Member of Parliament for Lambton—Kent—Middlesex Lambton—Middlesex (1993-1997)
- In office October 25, 1993 – January 23, 2006
- Preceded by: Ralph Ferguson
- Succeeded by: Bev Shipley

Personal details
- Born: Rosie-Marie Margaret Ur July 28, 1946 (age 78) Glencoe, Ontario
- Political party: Liberal
- Occupation: Farmer, politician

= Rose-Marie Ur =

Canadian politician

Rose-Marie Margaret Ur (born July 28, 1946) is a Canadian politician. She was a member of the House of Commons of Canada from 1993 until 2005 and, in her final term in office, represented the riding of Middlesex—Kent—Lambton for the Liberal Party.

== Biography ==

Ur was educated at the Strathroy Middlesex General Hospital, receiving certification as a registered nurse assistant in 1964. She practised in this field from 1963 to 1966, then left to work as a farmer until 1990. She also worked as a constituency assistant to provincial Member of Provincial Parliament (MPP) Doug Reycraft from 1986 to 1988, and federal Member of Parliament (MP) Ralph Ferguson from 1988 to 1993. Ur is a member of the Ontario Federation of Agriculture.

She was first elected to parliament in the 1993 federal election, defeating her nearest opponent by almost 11,000 votes in the old riding of Lambton—Middlesex. She was re-elected by similarly large pluralities in Lambton—Kent—Middlesex in the elections of 1997 and 2000.

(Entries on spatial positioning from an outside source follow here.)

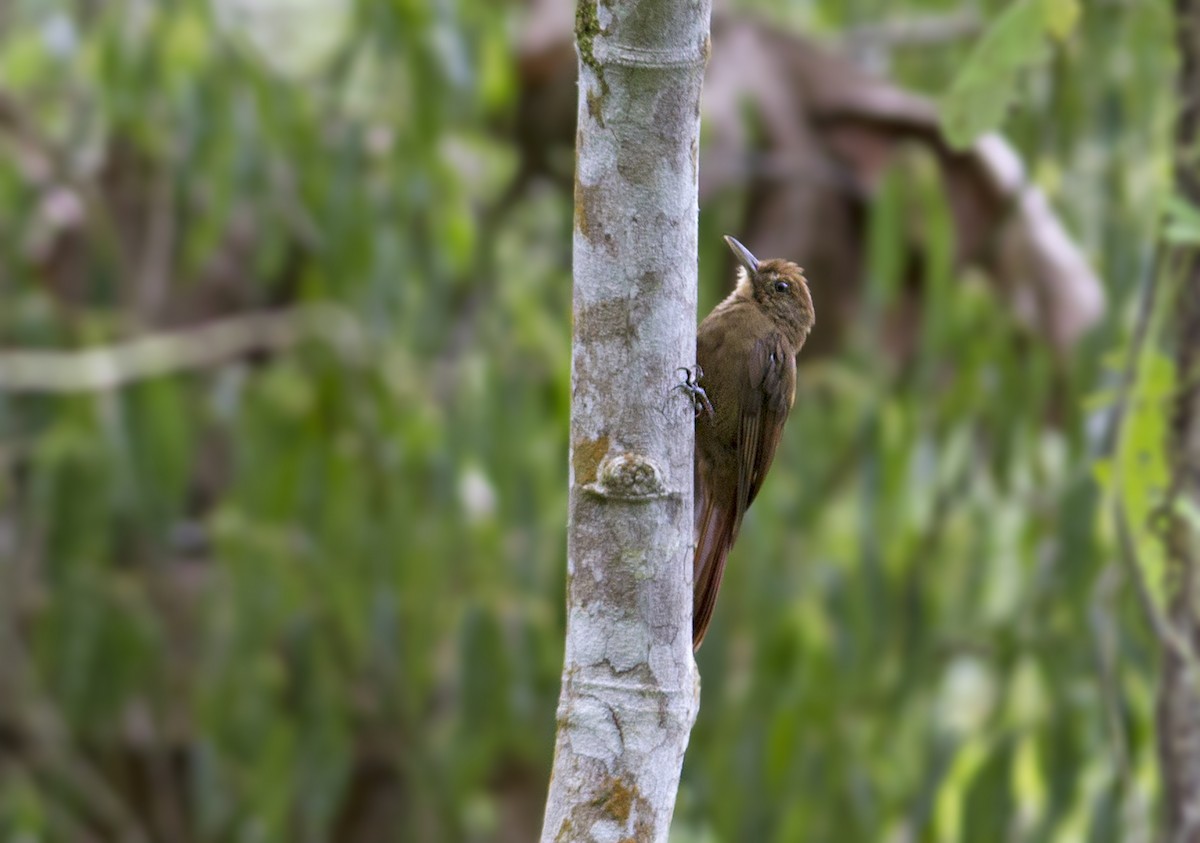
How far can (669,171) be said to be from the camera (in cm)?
164

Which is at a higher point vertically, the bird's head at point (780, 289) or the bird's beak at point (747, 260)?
the bird's beak at point (747, 260)

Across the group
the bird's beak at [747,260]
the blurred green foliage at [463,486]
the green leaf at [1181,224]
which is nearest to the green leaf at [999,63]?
the green leaf at [1181,224]

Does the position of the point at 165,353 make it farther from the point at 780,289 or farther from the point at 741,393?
the point at 741,393

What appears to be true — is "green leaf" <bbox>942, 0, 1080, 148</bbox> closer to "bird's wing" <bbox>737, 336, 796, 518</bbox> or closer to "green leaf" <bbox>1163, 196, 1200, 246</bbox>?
"green leaf" <bbox>1163, 196, 1200, 246</bbox>

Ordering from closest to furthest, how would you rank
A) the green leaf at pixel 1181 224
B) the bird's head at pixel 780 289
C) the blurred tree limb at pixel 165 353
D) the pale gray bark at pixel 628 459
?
the pale gray bark at pixel 628 459
the green leaf at pixel 1181 224
the bird's head at pixel 780 289
the blurred tree limb at pixel 165 353

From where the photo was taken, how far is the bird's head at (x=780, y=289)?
3213 millimetres

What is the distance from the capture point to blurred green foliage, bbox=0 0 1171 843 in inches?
176

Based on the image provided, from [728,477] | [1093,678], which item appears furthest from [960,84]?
[1093,678]

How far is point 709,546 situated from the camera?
107 inches

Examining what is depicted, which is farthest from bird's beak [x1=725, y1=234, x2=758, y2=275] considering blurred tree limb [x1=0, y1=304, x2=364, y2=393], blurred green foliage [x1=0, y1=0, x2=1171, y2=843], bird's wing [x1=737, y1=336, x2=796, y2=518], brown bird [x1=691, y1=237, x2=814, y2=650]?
blurred tree limb [x1=0, y1=304, x2=364, y2=393]

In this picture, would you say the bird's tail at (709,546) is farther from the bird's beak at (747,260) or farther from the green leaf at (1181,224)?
the green leaf at (1181,224)

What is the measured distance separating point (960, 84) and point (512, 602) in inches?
→ 91.7

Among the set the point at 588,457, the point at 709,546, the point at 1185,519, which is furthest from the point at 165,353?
the point at 588,457

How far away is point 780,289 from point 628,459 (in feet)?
5.44
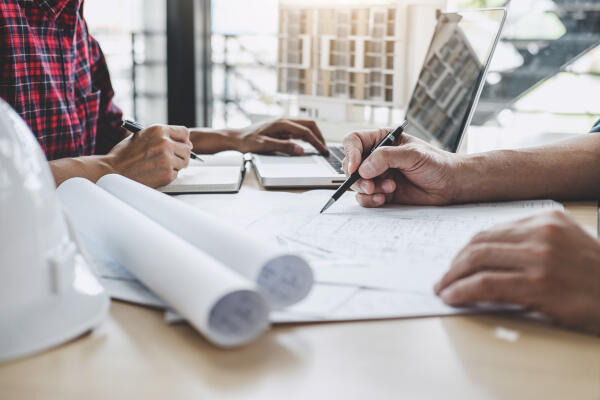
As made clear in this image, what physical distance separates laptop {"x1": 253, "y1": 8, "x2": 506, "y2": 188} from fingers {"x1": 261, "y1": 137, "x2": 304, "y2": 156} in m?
0.02

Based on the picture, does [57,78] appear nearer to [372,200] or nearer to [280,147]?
[280,147]

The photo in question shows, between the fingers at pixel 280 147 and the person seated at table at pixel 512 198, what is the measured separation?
0.33 meters

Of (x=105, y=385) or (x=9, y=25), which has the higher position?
(x=9, y=25)

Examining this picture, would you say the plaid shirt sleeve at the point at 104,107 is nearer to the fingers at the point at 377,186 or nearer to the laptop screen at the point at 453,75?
the laptop screen at the point at 453,75

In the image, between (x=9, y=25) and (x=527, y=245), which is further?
(x=9, y=25)

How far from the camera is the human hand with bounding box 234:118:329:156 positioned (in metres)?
1.31

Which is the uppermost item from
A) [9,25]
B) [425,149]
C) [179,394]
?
[9,25]

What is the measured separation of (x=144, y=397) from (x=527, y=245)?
32 centimetres

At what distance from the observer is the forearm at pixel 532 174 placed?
0.90 metres

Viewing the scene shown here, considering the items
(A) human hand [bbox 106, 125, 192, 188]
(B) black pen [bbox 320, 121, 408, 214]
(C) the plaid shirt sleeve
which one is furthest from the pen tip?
(C) the plaid shirt sleeve

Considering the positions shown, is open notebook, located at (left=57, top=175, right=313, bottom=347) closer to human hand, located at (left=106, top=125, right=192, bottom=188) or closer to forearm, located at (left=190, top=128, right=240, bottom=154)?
human hand, located at (left=106, top=125, right=192, bottom=188)

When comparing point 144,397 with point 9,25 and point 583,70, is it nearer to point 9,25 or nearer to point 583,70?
point 9,25

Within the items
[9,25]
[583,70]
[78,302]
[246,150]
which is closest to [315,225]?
[78,302]

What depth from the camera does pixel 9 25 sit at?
3.83 ft
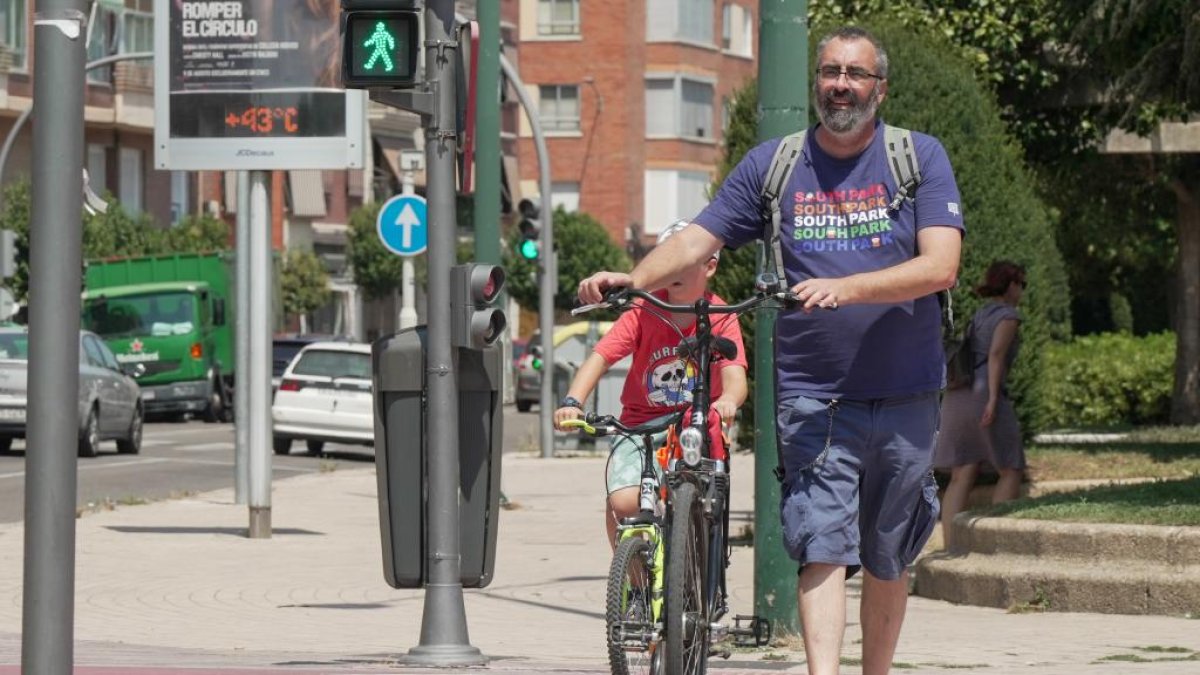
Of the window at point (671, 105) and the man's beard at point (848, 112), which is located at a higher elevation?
the window at point (671, 105)

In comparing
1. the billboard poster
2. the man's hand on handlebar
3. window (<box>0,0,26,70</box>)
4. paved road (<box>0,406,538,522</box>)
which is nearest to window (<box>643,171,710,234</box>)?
window (<box>0,0,26,70</box>)

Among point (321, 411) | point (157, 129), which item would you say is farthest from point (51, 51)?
point (321, 411)

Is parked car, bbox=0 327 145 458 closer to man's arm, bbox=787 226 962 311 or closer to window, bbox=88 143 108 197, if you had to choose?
man's arm, bbox=787 226 962 311

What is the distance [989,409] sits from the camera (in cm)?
1443

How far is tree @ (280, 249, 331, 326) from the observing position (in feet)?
Answer: 213

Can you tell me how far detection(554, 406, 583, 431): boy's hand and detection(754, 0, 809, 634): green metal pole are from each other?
2091mm

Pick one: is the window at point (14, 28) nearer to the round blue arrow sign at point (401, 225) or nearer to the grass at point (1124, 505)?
the round blue arrow sign at point (401, 225)

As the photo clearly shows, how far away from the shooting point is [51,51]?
17.7 ft

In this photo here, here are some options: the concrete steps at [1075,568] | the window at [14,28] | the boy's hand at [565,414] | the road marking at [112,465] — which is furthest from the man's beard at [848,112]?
the window at [14,28]

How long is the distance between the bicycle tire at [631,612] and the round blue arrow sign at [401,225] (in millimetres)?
16508

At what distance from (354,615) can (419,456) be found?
2606 millimetres

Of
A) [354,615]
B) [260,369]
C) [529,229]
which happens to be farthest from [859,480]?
[529,229]

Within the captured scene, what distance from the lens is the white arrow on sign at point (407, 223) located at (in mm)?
23719

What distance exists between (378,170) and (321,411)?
4605 cm
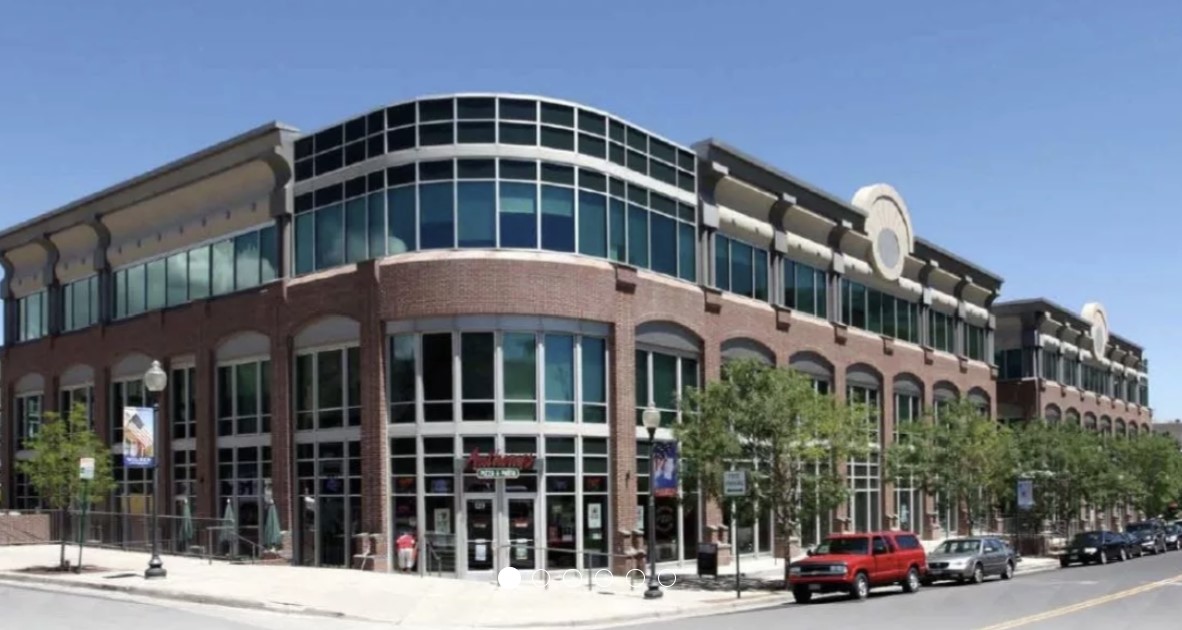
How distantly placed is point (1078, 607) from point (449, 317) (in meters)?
17.5

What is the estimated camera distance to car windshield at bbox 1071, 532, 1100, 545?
52.8 m

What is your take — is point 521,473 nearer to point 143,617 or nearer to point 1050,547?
point 143,617

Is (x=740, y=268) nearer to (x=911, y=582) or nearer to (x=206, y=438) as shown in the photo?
(x=911, y=582)

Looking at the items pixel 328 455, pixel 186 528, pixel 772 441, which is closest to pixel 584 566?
pixel 772 441

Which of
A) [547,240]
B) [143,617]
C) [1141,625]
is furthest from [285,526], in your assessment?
[1141,625]

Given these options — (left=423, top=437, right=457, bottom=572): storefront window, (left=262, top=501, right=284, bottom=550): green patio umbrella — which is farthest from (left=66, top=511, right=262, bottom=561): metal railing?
(left=423, top=437, right=457, bottom=572): storefront window

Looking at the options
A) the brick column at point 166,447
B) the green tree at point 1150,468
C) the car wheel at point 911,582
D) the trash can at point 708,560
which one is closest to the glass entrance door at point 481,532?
the trash can at point 708,560

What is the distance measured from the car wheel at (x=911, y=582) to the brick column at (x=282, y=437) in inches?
706

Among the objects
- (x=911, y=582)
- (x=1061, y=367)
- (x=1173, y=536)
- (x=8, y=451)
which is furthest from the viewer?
(x=1061, y=367)

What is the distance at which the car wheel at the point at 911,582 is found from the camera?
113 feet

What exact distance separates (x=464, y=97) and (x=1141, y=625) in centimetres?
2198

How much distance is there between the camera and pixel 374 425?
3628 cm

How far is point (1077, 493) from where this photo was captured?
6250 cm

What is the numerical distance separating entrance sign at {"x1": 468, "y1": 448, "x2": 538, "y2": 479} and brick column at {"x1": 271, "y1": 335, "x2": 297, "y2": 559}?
733cm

Ur faced a difficult re-election in the federal election of 2004, defeating Bev Shipley of the newly formed Conservative Party of Canada by only 164 votes. Shipley could have requested a recount, but declined.

Ur was one of the most socially conservative members of the Liberal caucus, strongly opposed to abortion and same-sex marriage. She was also an opponent of the federal gun registry, and sought to eliminate the program in late 2004. Ur was never appointed as a parliamentary secretary.

In the spring of 2005, Ur announced that she would not seek re-election in the 2006 federal election.